First Impressions: A Thoughtful Spot Check Of This Year’s NYU Game Center Thesis Games

By Danny Castillo

Recently, New York University’s Game Center released a Twitch video that shows off students’ 2020 thesis games. As I watched a long stream of the showcase by these designers, the only thing that came to my mind was “this will take me more than a week to finish because it’s a long video of more than three hours which will definitely make me fall asleep because I will get bored and this will be something that I have to pay attention because is my job to watch it.’’

Yet I was hooked the moment that I saw those designer people explaining what inspired them to make these offerings. It was so interesting and made me want to watch more and more and enjoy each minute of the video. With that being said, here are my five favorite games from this video that I would like to play.

AiliA: I am the kind of person who likes games where you have to use your brain to complete puzzles. I never thought, however, that a mirror can be a constantly compelling gameplay element. The way this designer uses the reflection is totally different than what we have come to expect. The use of the mirror, an item everyone is accustomed to in order to complete the puzzles in this game is so subtle and brave that everybody will be caught off guard. It  was a perfect way to totally change my perspective.

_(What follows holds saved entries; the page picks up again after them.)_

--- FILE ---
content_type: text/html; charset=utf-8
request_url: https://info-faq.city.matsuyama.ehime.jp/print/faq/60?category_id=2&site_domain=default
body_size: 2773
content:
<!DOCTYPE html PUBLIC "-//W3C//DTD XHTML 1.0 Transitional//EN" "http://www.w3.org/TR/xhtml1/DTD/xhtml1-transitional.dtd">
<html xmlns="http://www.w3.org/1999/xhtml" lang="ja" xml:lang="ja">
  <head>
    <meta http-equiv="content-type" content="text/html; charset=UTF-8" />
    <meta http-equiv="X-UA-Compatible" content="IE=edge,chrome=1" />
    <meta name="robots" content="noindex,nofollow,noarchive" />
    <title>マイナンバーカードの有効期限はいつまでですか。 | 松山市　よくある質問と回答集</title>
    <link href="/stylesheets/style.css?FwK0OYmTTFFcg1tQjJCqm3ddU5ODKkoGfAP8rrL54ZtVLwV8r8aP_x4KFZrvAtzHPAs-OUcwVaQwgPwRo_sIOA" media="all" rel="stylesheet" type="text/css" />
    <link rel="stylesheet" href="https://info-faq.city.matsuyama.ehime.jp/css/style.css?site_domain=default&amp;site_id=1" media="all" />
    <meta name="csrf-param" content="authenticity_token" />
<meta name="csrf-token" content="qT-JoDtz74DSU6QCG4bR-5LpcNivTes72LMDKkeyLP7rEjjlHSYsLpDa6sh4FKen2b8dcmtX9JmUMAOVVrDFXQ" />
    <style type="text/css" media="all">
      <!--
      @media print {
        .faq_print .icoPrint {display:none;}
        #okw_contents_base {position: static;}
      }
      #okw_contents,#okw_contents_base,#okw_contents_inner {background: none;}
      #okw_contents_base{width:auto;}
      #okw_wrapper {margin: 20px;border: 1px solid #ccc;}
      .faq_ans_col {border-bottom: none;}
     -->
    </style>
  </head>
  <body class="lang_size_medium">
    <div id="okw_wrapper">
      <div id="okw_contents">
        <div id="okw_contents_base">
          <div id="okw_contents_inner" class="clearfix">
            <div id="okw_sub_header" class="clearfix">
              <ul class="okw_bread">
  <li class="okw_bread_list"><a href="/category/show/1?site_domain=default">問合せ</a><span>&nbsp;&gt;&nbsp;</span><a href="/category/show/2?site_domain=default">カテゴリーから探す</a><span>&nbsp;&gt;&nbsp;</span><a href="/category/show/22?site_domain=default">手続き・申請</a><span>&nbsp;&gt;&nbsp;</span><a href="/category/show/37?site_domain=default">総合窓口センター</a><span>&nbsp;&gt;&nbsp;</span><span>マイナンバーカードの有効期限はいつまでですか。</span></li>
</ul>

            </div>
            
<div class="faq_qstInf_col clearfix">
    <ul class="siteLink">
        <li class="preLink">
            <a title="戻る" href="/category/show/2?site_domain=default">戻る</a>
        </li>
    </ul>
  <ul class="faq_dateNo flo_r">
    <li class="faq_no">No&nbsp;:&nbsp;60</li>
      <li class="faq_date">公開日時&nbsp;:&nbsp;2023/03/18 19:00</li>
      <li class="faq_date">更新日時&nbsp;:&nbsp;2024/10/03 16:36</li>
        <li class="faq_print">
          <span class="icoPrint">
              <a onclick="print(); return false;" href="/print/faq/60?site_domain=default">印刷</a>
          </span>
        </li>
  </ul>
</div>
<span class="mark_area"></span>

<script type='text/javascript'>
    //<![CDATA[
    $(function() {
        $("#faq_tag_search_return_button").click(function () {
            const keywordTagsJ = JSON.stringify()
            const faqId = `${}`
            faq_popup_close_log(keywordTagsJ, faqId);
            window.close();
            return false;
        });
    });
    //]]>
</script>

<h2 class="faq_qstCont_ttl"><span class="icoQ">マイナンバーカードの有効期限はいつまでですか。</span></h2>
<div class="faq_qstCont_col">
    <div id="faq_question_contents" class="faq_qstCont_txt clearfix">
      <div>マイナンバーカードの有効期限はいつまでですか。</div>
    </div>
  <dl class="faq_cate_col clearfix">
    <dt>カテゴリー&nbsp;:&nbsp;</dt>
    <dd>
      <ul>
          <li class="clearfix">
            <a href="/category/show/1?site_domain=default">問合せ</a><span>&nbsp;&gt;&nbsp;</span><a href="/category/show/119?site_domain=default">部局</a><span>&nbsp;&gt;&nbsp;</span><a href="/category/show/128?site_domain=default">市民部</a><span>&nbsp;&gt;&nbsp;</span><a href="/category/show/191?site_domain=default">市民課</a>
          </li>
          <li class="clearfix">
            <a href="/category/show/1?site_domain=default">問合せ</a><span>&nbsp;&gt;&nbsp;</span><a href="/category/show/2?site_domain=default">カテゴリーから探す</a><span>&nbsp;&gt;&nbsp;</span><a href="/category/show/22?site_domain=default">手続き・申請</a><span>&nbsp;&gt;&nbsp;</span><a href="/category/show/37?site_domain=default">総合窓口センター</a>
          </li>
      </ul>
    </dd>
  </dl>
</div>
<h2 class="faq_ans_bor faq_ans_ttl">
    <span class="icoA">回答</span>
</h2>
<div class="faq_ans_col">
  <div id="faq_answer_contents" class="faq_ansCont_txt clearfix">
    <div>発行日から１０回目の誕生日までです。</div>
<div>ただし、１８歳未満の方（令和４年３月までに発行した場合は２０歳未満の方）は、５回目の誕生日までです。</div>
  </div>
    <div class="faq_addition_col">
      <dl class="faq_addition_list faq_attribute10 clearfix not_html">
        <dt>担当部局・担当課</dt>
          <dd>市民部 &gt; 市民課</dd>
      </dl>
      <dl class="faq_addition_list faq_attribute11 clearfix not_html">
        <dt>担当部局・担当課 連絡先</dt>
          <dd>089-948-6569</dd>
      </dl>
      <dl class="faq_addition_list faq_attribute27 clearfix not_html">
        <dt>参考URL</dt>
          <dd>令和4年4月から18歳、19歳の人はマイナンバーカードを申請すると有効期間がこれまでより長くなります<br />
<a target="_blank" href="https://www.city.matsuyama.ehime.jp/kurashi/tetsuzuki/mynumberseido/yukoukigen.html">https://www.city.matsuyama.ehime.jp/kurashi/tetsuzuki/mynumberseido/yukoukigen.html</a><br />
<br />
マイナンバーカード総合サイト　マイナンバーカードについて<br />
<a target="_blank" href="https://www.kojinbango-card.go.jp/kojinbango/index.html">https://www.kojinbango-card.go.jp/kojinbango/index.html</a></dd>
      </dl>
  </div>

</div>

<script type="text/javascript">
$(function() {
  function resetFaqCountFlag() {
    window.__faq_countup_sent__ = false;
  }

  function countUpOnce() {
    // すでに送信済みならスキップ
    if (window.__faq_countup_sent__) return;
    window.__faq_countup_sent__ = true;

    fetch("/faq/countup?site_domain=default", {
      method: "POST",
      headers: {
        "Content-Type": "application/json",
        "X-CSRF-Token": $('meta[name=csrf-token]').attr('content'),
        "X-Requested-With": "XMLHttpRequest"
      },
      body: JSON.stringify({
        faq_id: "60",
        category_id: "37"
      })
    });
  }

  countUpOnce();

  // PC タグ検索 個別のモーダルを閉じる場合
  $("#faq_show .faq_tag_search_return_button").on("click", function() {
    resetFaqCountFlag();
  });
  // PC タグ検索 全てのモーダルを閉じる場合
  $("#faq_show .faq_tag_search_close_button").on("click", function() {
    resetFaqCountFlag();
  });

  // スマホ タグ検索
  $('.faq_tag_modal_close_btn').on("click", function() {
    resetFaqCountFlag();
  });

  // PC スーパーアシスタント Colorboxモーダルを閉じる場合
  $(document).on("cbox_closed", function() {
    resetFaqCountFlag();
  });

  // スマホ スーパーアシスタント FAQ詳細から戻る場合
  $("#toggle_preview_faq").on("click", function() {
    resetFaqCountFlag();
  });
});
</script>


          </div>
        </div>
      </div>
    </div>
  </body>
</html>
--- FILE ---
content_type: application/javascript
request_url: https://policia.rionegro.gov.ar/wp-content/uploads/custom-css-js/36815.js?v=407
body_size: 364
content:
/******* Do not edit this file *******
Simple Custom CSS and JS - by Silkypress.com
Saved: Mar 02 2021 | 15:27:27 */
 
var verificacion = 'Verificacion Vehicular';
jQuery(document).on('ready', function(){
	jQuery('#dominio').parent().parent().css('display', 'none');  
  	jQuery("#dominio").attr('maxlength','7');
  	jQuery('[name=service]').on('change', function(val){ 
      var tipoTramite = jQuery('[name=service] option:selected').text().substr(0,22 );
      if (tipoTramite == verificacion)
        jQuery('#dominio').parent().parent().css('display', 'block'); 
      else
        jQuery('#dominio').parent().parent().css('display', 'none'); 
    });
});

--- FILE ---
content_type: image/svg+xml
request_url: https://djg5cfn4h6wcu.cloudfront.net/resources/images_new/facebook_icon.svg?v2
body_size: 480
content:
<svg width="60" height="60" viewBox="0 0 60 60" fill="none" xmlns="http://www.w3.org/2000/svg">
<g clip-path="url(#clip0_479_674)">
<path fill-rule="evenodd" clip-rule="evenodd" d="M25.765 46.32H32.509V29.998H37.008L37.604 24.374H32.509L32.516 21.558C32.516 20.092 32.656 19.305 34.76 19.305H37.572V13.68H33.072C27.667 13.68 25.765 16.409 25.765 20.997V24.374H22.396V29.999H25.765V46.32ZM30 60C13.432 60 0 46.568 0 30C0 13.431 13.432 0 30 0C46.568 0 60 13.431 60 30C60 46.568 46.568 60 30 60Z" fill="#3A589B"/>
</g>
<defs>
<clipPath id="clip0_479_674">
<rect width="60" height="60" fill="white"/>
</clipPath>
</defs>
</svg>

Hot Pot For One: This game seems so familiar because it’s about the way immigrants have to live in New York City. All of the traditional stickers on the refrigerator door and keeping as many traditional things as possible in the small apartment reminds us of our native country. The game reminds me a lot of an Asian teacher of mine who is from South Korea who is always bringing many things from her native country to class and teaching us about her culture and the many traditions they have over there. I also the native ingredients for recipes to cook some traditional food. That is amazing  and I love it. 

Out For Delivery: Even though the setting of this game is not in New York City, this documentary-meets-game is so similar to the way that deliveries work here. Some things that I found relatable were that the player interacted with other workers and also how they ask for directions and also even how they use the Electric Bike. If you want to understand all the travails and hard work that these employees have to go through, Out Delivery is for you.  

Picklock: This exceptional  puzzle co-created by Circle intern Connor Carson kind of makes us feel like a thief trying to get inside of a house to steal everything that is inside. It can also make you feel like you’re the kind of person who forgets your keys after leaving your home and locking the door behind you. Now, thanks to this game, we have another perspective on the locks of the many doors we use every day. I never thought about how fun it could be trying to unlock a door with a maze. This made me remember the labyrinth that comes on the back of the box of cereal. Plus, locks were early gameplay devices in some of the best games in history, such as Roberta Williams’ “King’s Quest” adventures.

Birfia: This looks like a satisfying battle game with wobbly birds and really cool melee action with inventive weapons. You grab the player and knock them out of the stage, like the roof of a New York City apartment building. I really like the way that this game introduces women into battle. It shows that today’s game designers are thinking more and more about women in this industry. Half of the development team is women. I hope that one day women will be treated equally and that everything will be equal, equal pay and equal treatment.  In addition, players of games shouldn’t feel shy to speak during a multiplayer online match; everyone should be able to have fun together without any discrimination against anyone in today’s games.

Danny Castillo is graduating from the Bronx’s Ellis Prep Academy. He’s been accepted to the Marist College Class of ‘24, majoring in computer science, game development and emerging media. This is his first story for the Critics Circle.